Exercise inputs -
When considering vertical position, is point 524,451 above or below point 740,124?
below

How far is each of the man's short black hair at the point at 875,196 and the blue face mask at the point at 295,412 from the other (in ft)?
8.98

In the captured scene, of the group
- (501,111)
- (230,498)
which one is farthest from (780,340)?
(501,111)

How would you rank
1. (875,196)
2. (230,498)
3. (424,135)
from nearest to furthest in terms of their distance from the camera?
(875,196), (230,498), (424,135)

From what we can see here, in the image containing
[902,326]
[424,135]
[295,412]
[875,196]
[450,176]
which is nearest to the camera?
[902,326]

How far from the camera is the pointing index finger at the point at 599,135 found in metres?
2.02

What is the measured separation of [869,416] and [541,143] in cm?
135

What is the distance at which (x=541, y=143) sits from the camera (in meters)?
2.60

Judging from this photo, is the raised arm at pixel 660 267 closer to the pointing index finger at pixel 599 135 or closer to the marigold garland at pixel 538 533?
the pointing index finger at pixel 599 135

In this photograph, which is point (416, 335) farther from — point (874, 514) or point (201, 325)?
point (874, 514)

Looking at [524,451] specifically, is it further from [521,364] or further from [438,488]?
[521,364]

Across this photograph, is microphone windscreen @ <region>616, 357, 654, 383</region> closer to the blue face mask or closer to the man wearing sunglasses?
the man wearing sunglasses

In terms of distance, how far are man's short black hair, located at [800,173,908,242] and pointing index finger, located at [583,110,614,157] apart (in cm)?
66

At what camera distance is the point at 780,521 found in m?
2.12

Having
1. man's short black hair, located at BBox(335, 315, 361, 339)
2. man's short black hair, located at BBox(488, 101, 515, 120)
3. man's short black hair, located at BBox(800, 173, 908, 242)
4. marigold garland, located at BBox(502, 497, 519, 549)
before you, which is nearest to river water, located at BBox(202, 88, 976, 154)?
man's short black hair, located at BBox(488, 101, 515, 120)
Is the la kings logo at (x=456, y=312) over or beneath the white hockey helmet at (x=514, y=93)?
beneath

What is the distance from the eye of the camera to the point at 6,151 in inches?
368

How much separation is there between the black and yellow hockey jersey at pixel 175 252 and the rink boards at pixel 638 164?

Directive - Transcribe the data above in full, exactly.

Solution for this exercise -
When considering vertical position, is point 524,451 above or below point 740,124?
below

How far is each of the man's short black hair at the point at 875,196 and the blue face mask at the point at 295,412 from the other (in ft)?
8.98

In the captured scene, of the group
- (501,111)
- (230,498)
which one is farthest from (780,340)?
(501,111)

How would you rank
1. (875,196)
2. (230,498)
3. (424,135)
from nearest to furthest in terms of their distance from the camera?
(875,196), (230,498), (424,135)

From what we can see here, in the image containing
[902,326]
[424,135]
[295,412]
[875,196]
[450,176]
which is nearest to the camera?
[902,326]

How far from the camera is the pointing index finger at the point at 599,135 found in metres?
2.02

What is the measured separation of [869,416] and [541,143] in cm?
135

What is the distance at which (x=541, y=143) sits from the camera (in meters)?
2.60

Judging from this photo, is the raised arm at pixel 660 267 closer to the pointing index finger at pixel 599 135 or closer to the marigold garland at pixel 538 533?
the pointing index finger at pixel 599 135

In this photograph, which is point (416, 335) farther from — point (874, 514) or point (201, 325)?
point (874, 514)

Looking at [524,451] specifically, is it further from [521,364] or further from [438,488]?
[521,364]

Across this photograph, is microphone windscreen @ <region>616, 357, 654, 383</region> closer to the blue face mask or closer to the man wearing sunglasses?
the man wearing sunglasses

In terms of distance, how far are man's short black hair, located at [800,173,908,242] and pointing index finger, located at [583,110,614,157] apart (in cm)?
66

At what camera distance is the point at 780,521 found in m?
2.12

Having
1. man's short black hair, located at BBox(335, 315, 361, 339)
2. man's short black hair, located at BBox(488, 101, 515, 120)
3. man's short black hair, located at BBox(800, 173, 908, 242)
4. marigold garland, located at BBox(502, 497, 519, 549)
before you, which is nearest to river water, located at BBox(202, 88, 976, 154)?
man's short black hair, located at BBox(488, 101, 515, 120)
Is the la kings logo at (x=456, y=312) over or beneath the white hockey helmet at (x=514, y=93)?
beneath

What is the distance from the eye of the camera to the point at 6,151 in inches?
368

How much separation is there between the black and yellow hockey jersey at pixel 175 252 and the rink boards at pixel 638 164?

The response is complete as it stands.